(YOUR GOAL) Nothing but the lines from the one containing "What is the measurable" to the end of the data should be returned, each exactly as written.

##### EXERCISE MATERIAL #####

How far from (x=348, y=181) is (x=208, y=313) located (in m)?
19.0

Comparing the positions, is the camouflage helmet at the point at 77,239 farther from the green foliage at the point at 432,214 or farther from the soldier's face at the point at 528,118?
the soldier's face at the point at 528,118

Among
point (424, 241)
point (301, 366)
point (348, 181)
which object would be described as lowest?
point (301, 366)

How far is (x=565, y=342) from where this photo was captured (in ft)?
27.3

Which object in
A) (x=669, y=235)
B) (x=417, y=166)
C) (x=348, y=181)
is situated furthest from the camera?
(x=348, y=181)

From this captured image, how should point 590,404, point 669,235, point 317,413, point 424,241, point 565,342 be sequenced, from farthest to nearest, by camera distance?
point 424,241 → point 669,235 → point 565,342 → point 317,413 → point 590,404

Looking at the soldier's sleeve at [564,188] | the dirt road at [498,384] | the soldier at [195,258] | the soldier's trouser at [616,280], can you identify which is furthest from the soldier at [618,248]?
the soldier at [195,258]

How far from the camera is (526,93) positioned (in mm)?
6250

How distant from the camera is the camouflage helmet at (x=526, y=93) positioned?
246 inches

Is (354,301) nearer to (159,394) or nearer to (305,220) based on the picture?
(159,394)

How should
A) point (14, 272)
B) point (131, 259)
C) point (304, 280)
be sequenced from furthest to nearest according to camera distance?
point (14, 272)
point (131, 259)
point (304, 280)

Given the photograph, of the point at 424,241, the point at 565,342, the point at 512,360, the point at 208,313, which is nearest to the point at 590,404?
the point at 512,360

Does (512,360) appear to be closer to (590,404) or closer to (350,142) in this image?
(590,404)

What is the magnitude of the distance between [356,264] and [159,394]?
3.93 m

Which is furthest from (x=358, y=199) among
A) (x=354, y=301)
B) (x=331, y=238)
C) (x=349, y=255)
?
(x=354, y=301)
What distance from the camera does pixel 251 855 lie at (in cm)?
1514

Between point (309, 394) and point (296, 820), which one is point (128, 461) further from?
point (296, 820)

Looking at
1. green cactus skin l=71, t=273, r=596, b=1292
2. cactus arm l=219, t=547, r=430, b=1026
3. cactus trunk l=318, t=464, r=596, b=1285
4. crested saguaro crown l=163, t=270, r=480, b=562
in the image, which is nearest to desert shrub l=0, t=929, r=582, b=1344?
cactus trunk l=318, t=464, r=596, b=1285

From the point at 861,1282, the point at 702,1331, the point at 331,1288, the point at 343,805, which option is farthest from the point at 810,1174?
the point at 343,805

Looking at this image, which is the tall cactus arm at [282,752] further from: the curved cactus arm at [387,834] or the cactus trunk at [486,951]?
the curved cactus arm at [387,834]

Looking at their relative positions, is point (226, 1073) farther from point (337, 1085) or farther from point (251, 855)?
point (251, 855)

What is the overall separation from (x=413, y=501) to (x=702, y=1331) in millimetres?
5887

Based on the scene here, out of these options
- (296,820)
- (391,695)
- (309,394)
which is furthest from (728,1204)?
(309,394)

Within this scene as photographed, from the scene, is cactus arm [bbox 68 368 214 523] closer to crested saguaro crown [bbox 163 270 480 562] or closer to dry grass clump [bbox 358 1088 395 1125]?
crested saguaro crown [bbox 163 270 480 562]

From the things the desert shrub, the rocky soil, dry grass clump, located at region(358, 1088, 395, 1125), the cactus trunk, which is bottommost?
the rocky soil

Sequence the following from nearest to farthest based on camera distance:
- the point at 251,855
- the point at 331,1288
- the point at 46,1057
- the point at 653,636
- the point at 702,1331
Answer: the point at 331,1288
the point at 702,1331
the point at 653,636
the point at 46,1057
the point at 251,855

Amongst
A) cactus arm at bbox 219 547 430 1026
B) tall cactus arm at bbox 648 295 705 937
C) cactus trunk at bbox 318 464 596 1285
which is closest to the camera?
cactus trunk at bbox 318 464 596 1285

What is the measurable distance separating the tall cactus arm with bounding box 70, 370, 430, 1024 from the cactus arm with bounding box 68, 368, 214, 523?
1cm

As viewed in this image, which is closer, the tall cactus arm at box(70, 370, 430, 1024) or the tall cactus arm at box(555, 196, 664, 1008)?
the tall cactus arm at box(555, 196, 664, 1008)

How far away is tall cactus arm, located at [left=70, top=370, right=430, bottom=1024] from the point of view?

#####

(TASK RESPONSE)
What is the measurable distance separating the tall cactus arm with bounding box 70, 370, 430, 1024 from the cactus arm with bounding box 68, 368, 214, 523?
1cm

As viewed in this image, which is closer, the tall cactus arm at box(70, 370, 430, 1024) or the tall cactus arm at box(555, 196, 664, 1008)?
the tall cactus arm at box(555, 196, 664, 1008)

How far away is tall cactus arm, located at [left=70, top=370, right=430, bottom=1024] from the point of view?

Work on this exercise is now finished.